Nothing but the lines from the one containing "Отходы производства и" through the last line of the data below should be returned, each exactly as it stands, pictures excluded.
━━━ The data ━━━
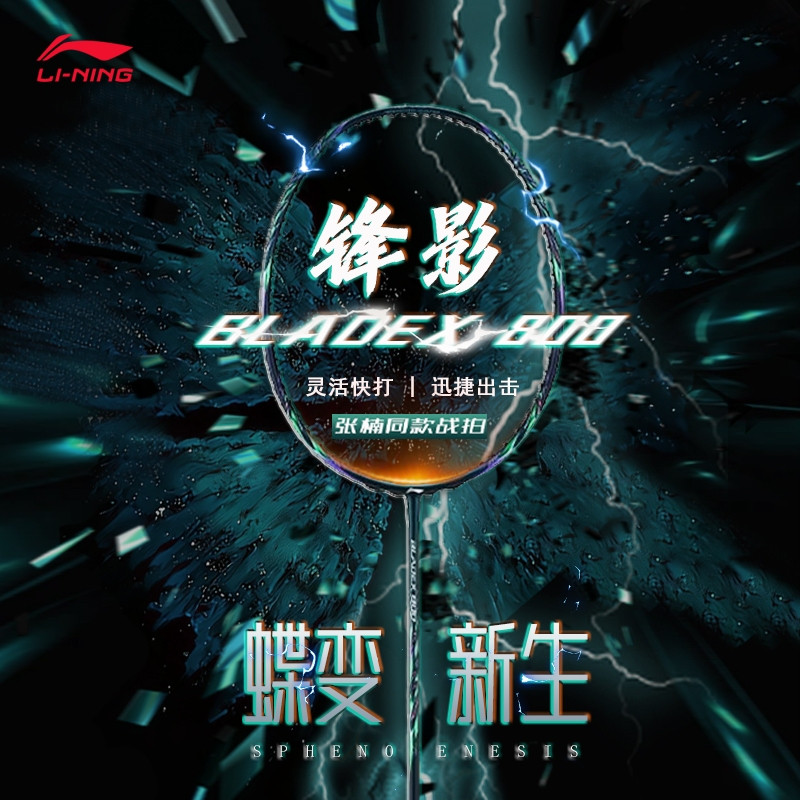 ไม้แบดมินตัน Li-Ning Zhang Nan BLADEX 800 สีเขียวเข้ม/ดำแดง ขนาด 3/4U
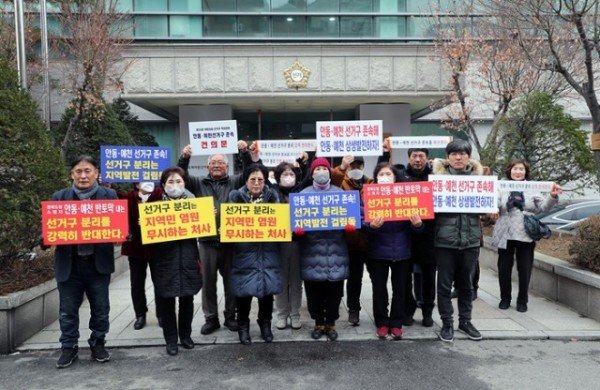 0206 권기창 안동시장 국회의원선거구 획정위원회 방문 (3).jpg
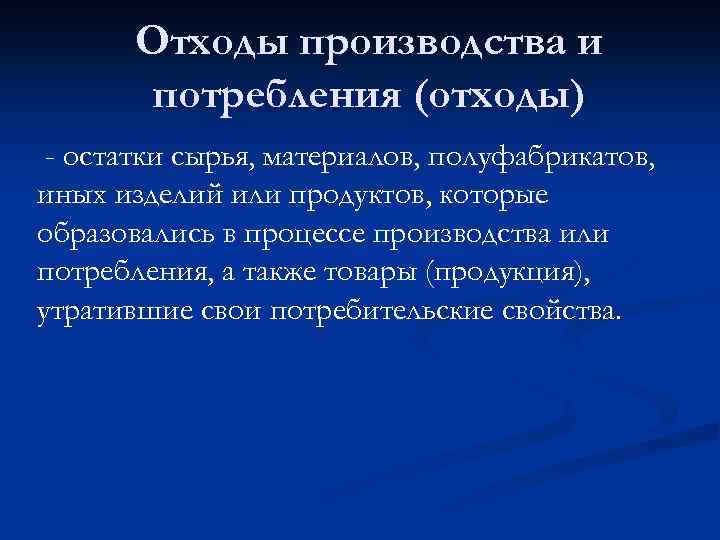 Отходы производства и потребления (отходы) - остатки сырья, материалов, полуфабрикатов, иных изделий или продуктов,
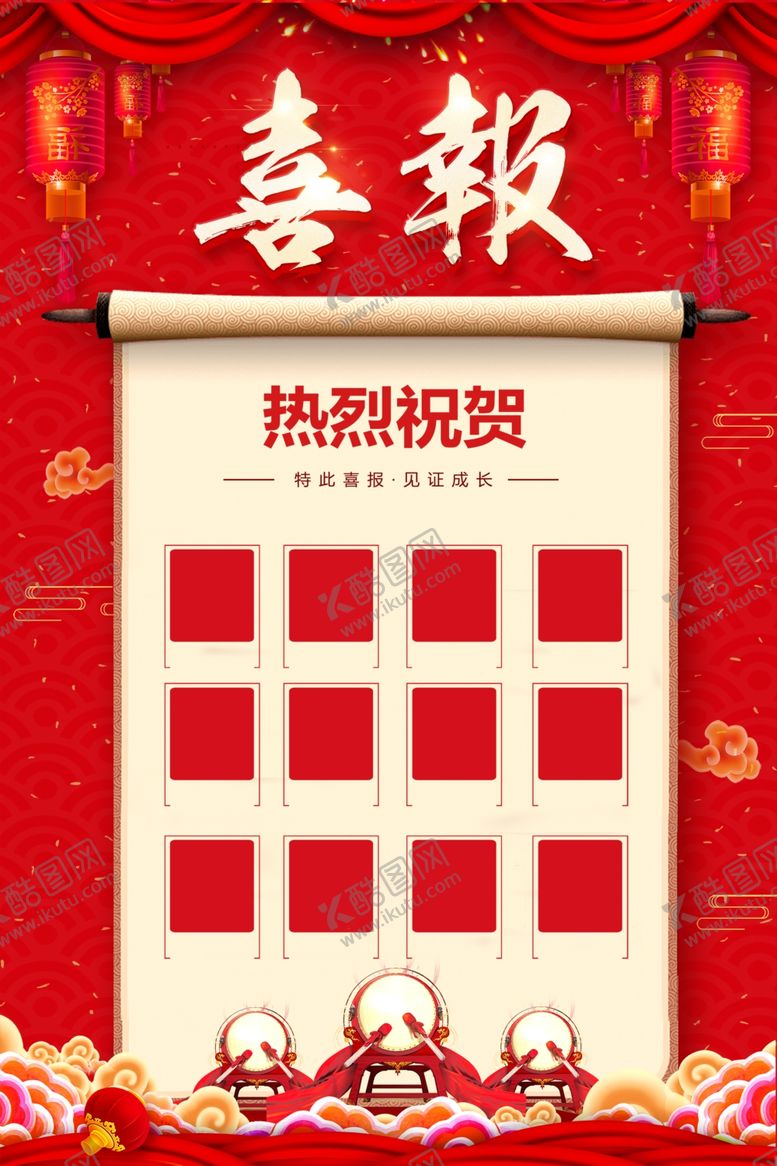 编号：48952102131202243924【酷图网】源文件下载-高考喜报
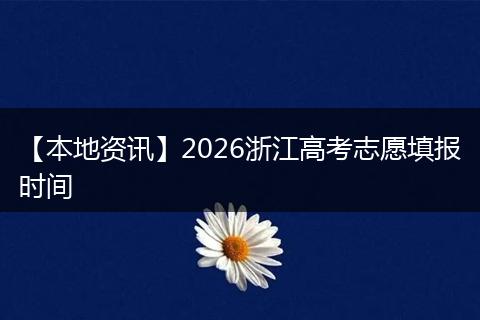 【本地资讯】2026浙江高考志愿填报时间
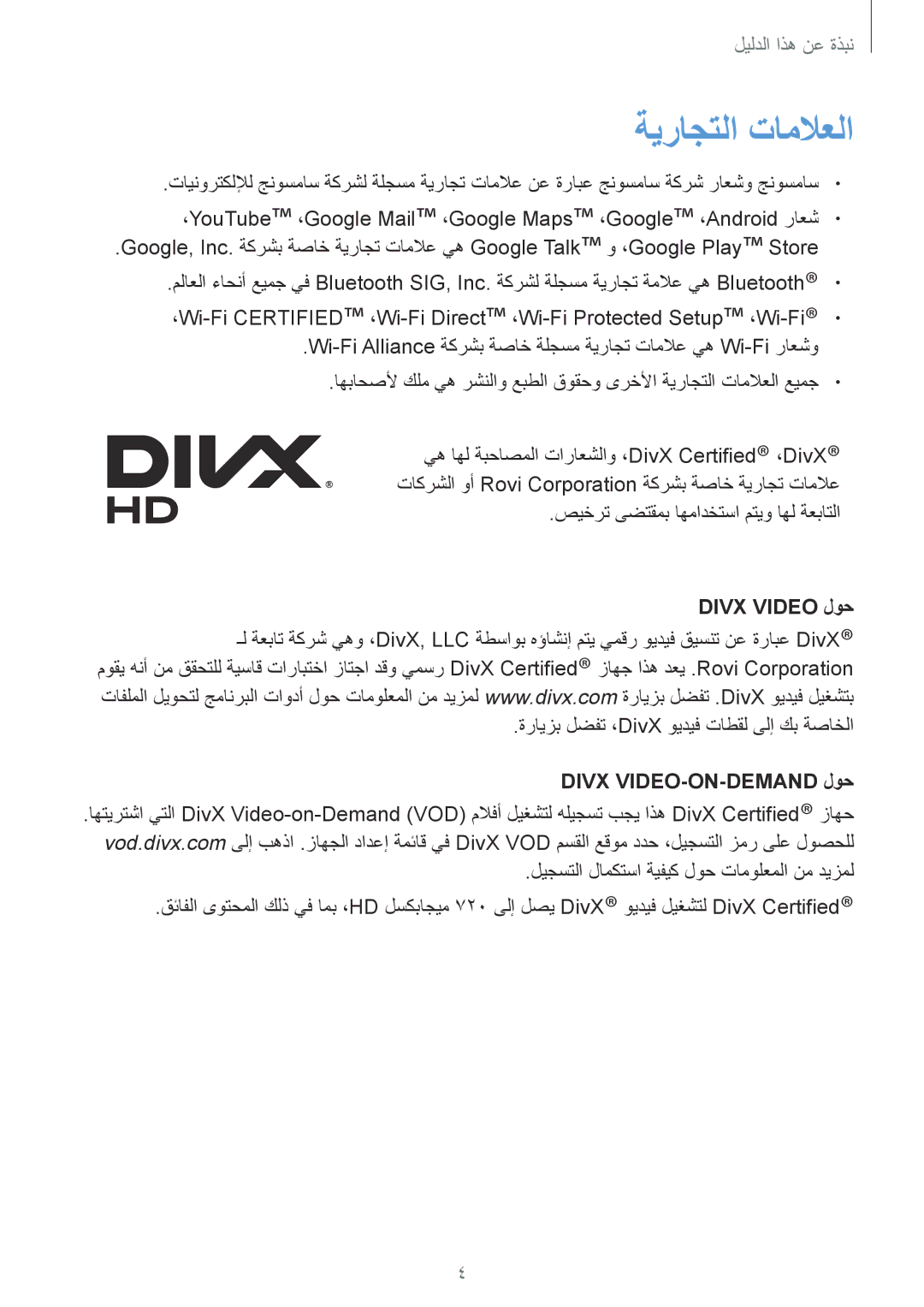 Samsung GT-I9295ZAAKSA, GT-I9295ZOAKSA, GT-I9295ZBAKSA manual ةيراجتلا تاملاعلا, Divx Video لوح, Divx VIDEO-ON-DEMAND لوح 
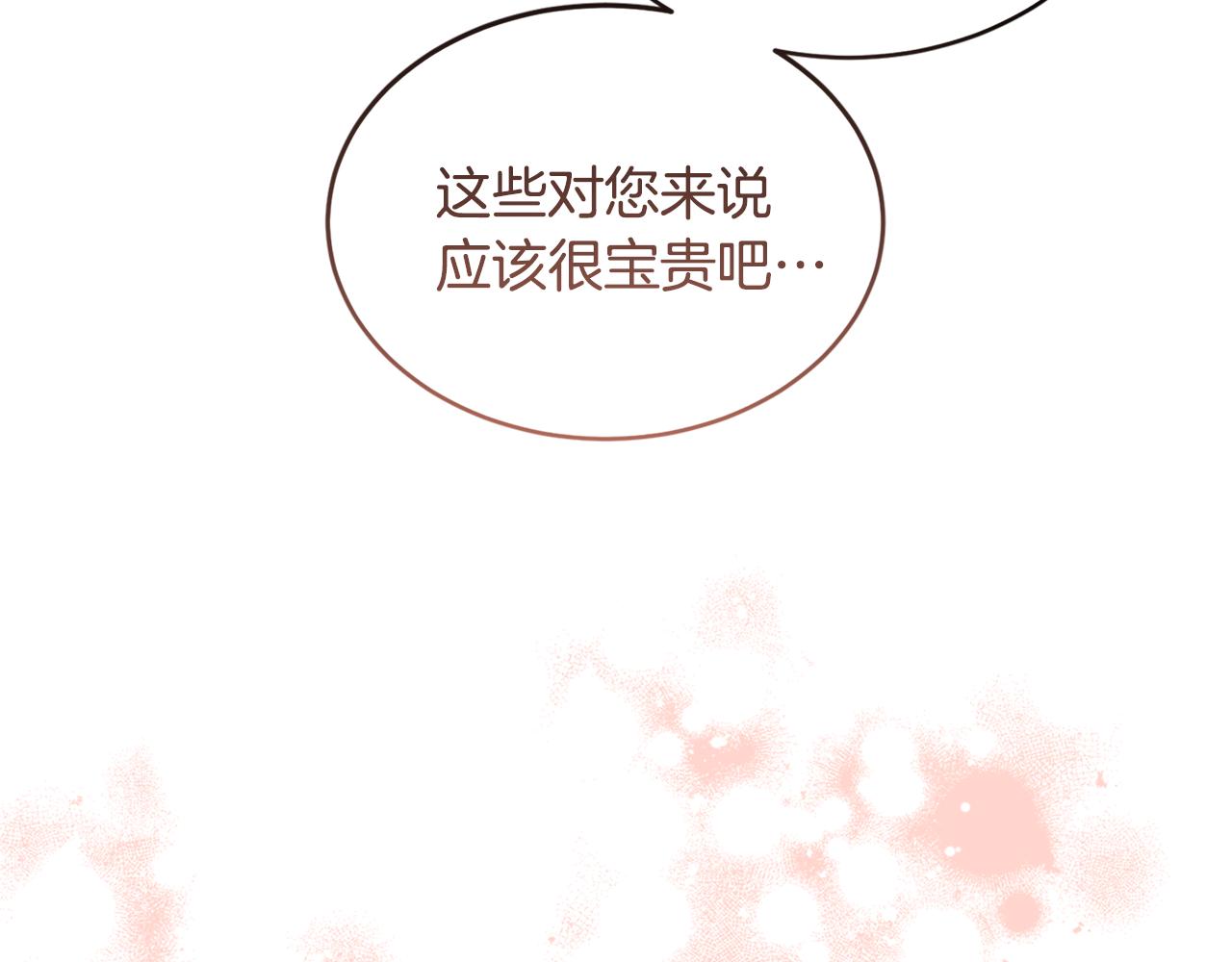 第36话 幕后主人(1/3)-第36话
━━━
Finished task -
 Отходы производства и потребления (отходы) - остатки сырья, материалов, полуфабрикатов, иных изделий или продуктов,
 编号：48952102131202243924【酷图网】源文件下载-高考喜报
 【本地资讯】2026浙江高考志愿填报时间
 Samsung GT-I9295ZAAKSA, GT-I9295ZOAKSA, GT-I9295ZBAKSA manual ةيراجتلا تاملاعلا, Divx Video لوح, Divx VIDEO-ON-DEMAND لوح 
 第36话 幕后主人(1/3)-第36话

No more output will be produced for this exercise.